The "catchment" structure" employs a column and deck design similar to the viaduct along the HCRH just east of Multnomah Falls, but incorporates some very unique and cleaver features. Six feet of cellular concrete, resting on top of a two-foot concrete lid, is made of cement and foam to "catch" falling rocks, not deflect them over the roadway. The structure attaches to the cliff face with 25-foot anchor bars.
To minimize its appearance from key viewing areas in the Columbia River Gorge, the entire structure will be made of concrete that is tinted with a dark gray coloring agent. This will help it blend in with the surrounding basalt formations. In sum, the catchment structure is a unique design, innovative like the HCRH's original construction.
Twin Tunnels Rock Catchment
West Trailhead Open
The first phase of construction of the Senator Mark O. Hatfield West Trailhead has been completed by JAL Construction and the trailhead is open for public use. Visitors will be able to park at the trailhead to hike or bike the five miles of the Historic Columbia River Highway State Trail to the East. Oregon State Park Rangers will be on site to begin management of the facility.
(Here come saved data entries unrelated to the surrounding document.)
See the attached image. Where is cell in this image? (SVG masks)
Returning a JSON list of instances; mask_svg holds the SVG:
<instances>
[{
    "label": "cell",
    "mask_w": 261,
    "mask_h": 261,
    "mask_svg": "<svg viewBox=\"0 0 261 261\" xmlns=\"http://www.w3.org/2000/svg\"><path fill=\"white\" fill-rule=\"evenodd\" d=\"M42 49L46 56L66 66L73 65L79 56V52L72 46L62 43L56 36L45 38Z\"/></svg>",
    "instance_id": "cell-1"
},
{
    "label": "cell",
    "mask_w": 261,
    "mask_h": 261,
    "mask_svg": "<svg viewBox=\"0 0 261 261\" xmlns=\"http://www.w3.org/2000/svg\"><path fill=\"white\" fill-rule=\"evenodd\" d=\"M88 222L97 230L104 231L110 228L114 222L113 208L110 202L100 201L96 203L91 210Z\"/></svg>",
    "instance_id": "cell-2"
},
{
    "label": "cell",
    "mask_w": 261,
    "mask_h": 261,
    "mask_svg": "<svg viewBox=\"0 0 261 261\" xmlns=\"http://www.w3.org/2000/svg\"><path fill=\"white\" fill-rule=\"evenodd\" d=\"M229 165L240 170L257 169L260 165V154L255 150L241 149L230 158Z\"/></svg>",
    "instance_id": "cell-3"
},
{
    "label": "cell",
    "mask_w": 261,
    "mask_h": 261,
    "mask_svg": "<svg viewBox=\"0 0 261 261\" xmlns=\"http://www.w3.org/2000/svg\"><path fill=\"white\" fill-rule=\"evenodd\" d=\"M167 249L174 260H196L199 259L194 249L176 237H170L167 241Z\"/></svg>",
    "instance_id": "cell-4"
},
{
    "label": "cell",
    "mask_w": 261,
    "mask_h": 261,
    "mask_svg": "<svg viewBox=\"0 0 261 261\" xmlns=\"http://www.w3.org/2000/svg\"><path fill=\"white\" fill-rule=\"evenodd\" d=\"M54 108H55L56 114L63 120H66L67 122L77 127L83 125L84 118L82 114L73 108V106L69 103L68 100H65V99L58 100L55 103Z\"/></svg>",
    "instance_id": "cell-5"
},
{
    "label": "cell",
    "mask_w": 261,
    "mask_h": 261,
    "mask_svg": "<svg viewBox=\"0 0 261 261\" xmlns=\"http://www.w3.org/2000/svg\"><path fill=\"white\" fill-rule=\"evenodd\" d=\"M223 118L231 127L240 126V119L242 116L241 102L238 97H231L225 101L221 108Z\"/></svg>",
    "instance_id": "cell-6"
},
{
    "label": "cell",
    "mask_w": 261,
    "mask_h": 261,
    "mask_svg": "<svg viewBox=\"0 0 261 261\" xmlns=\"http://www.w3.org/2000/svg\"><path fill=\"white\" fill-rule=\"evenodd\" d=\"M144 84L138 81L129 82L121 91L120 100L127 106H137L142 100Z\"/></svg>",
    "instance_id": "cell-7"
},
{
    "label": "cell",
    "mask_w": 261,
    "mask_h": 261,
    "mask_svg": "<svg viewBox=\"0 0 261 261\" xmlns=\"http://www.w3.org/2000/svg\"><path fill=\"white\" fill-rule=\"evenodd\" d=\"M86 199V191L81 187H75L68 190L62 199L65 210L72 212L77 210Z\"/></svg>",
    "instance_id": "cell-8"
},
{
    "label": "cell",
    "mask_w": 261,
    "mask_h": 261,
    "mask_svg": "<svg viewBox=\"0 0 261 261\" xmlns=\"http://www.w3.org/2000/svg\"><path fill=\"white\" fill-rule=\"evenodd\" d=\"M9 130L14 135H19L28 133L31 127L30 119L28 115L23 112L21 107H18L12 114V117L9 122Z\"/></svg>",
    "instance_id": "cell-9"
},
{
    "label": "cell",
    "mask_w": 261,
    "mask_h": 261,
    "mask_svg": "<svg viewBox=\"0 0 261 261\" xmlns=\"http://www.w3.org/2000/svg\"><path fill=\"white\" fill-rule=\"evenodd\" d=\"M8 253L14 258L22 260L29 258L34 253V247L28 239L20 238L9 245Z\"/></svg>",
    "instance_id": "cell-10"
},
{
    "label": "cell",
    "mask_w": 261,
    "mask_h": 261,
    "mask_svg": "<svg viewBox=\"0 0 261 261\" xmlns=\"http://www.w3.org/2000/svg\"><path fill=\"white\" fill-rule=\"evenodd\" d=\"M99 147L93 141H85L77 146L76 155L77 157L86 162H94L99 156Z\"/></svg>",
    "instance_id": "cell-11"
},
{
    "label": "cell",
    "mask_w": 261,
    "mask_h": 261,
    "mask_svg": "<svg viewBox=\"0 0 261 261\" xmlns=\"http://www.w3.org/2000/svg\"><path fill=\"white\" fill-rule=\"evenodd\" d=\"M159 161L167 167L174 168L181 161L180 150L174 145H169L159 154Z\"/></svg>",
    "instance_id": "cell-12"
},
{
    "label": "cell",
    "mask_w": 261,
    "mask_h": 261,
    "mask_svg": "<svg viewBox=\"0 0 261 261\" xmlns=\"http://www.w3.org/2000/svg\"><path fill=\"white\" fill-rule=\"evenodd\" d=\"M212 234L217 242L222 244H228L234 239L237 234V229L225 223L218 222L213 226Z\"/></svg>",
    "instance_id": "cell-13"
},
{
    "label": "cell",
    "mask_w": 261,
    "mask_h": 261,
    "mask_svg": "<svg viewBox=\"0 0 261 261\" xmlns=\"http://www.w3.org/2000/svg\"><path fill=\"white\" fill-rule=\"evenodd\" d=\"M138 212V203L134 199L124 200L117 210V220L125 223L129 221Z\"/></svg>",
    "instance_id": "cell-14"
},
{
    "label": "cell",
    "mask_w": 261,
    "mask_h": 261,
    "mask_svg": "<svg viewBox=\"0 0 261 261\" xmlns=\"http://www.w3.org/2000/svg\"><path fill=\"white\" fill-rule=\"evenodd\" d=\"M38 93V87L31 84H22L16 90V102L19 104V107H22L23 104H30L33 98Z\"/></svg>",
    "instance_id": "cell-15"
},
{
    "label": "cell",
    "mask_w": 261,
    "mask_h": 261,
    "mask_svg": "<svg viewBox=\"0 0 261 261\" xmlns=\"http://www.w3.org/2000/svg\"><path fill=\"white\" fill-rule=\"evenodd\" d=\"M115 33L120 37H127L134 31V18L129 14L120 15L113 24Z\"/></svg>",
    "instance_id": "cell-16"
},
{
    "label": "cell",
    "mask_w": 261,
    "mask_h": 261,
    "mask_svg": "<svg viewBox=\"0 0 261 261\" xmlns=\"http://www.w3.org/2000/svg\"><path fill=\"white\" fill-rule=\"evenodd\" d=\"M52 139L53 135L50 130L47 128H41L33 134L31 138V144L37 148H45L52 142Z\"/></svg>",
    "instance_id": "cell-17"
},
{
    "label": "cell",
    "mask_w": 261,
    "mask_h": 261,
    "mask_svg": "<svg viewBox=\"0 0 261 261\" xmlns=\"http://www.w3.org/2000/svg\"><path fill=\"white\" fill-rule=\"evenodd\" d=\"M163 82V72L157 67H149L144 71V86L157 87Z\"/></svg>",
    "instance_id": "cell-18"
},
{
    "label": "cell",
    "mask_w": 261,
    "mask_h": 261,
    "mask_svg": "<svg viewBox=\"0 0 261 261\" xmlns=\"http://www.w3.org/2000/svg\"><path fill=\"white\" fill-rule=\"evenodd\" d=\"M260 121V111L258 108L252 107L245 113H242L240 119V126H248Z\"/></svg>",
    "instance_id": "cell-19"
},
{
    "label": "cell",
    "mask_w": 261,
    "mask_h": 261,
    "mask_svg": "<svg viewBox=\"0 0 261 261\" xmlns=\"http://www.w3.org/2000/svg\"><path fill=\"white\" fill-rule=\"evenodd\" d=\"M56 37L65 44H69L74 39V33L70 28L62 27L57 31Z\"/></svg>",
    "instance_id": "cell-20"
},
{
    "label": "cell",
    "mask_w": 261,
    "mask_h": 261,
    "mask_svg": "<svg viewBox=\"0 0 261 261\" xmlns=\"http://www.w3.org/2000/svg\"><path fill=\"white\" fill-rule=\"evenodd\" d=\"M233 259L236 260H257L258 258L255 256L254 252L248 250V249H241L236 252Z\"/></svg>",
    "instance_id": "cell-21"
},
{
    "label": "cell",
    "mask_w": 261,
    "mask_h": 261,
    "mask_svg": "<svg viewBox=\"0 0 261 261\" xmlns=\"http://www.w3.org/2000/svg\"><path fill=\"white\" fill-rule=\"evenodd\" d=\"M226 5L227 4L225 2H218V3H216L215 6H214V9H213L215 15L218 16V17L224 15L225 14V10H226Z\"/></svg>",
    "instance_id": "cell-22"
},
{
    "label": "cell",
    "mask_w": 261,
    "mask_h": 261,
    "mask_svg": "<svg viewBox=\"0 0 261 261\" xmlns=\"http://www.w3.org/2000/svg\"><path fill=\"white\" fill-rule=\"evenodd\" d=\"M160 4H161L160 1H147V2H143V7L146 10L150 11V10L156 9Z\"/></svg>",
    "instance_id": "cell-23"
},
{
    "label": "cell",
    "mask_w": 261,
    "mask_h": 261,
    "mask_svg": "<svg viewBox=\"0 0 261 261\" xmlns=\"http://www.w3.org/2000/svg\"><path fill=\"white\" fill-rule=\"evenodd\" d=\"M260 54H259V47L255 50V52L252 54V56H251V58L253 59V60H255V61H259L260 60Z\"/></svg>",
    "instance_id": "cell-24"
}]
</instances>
Construction will continue on the site as a contractor constructs a visitor contact station with restrooms, a sanitary sewer recirculation filter, and a rock wall overlook.
Rock Quarry Reclamation
Part of the West Trailhead project was the reclamation work to re-grade the abandoned Koberg rock quarry to give it a more natural look and to install a large variety of native plants and natural grass seed. Most of the plants were grown at Milestone Nursery in Lyle, Washington. Ponderosa Pine, Nootka Rose, Red Flowering Currant, Barrett's Penstemon, and Oregon Sunshine are just a few of the plants on site.
The second phase of the West Trailhead project is complete. The abandoned Hanel Quarry, which is just east of the former Koberg Quarry, has been reclaimed. The site will be used for overflow parking for the West Trailhead.
Oregon 35-to-Mosier Historic Roadway Features Restored
Construction is complete on this project to repair all the historic roadway features and pavement on the Historic Columbia River Highway between Hood River and Mosier. The work included repairing and rebuilding of the rock walls and guardrails. Due to lack of funds, the area between Oregon 35 and the West Trailhead will not receive a pavement overlay.